Kilku kolejnych graczy miało propozycje z innych klubów, ale nie dostali pozwolenia na transfer. Zespół poprowadzi Ronald Koeman, który dokonał już kilku ciekawych transferów. Do drużyny dołączyli m.in. Graziano Pelle i Dusan Tadić, ale nie wiadomo, jak odnajdą się na boiskach Premier League. To może być bardzo trudny sezon dla Southampton.

"Wasyl" spełnia marzenia

W rozpoczynającym się sezonie zobaczymy czterech Polaków. Artur Boruc, Łukasz Fabiański i Wojciech Szczęsny występowali już w Premier League, a dołącza do nich zawodnik, który od zawsze marzył o tym, żeby wystąpić  w najwyższej piłkarskiej klasie rozgrywkowej w Anglii - Marcin Wasilewski.

Obrońca Leicester zrealizował swój sen w końcowym etapie swojej kariery, ale na pewno będzie miał wielki pokłady motywacji, żeby nie zawieść kibiców, których jest ulubieńcem. Obrońca był podstawowym zawodnikiem zespołu w Championship i będzie liczył się w walce o miejsce w podstawowym składzie beniaminka.

Także Łukasz Fabiański dostanie więcej szans na grę, niż miało to miejsce w Arsenalu. Swansea nie jest potentatem, ale Fabiański potrzebuje czuć, że trener stawia na niego, i tak powinno być w walijskim zespole. Wojciech Szczęsny będzie czuł na plecach oddech Davida Ospiny, który będzie jego rywalem do miejsca między słupkami "Kanonierów”.

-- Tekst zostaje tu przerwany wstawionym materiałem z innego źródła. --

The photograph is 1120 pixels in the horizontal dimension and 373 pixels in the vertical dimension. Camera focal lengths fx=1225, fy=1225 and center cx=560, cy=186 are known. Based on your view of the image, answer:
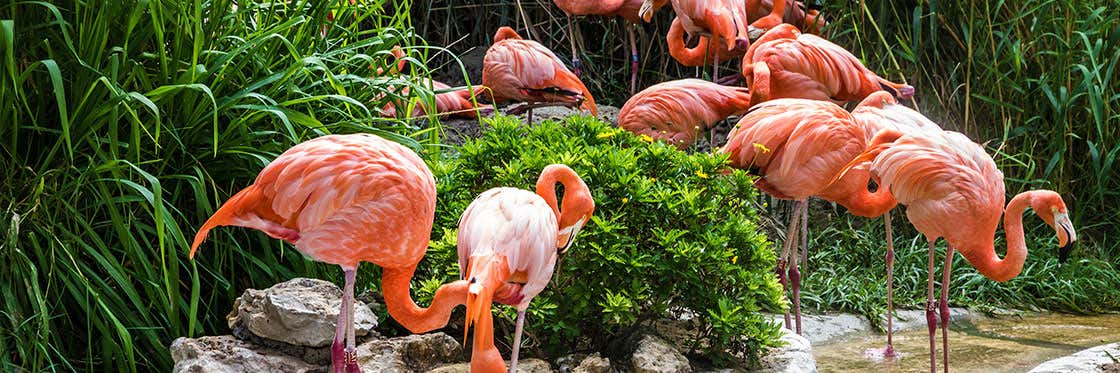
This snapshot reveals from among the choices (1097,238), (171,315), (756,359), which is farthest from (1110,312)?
(171,315)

W najtrudniejszej sytuacji wydaje się Artur Boruc, który w poprzednim sezonie spisywał się dobrze, ale nowy trener Southampton zdecydował się na sprowadzenie do klubu Frasera Forstera i oznajmił, że Polak będzie jego zmiennikiem.  Znając jednak Boruca, golkiper podejmie rękawice i Anglik nie będzie mógł spocząć na laurach, jeśli chce zostać bramkarzem numer 1.

Życie po Suarezie

Liverpool stracił największą gwiazdę, Luisa Suareza, który zdecydował się na przejście do Barcelony. Zespół z Anfield Road był jedną z rewelacji poprzedniego sezonu, odpadając z wyścigu o mistrzostwo Anglii na samym finiszu rozgrywek w dramatycznym stylu.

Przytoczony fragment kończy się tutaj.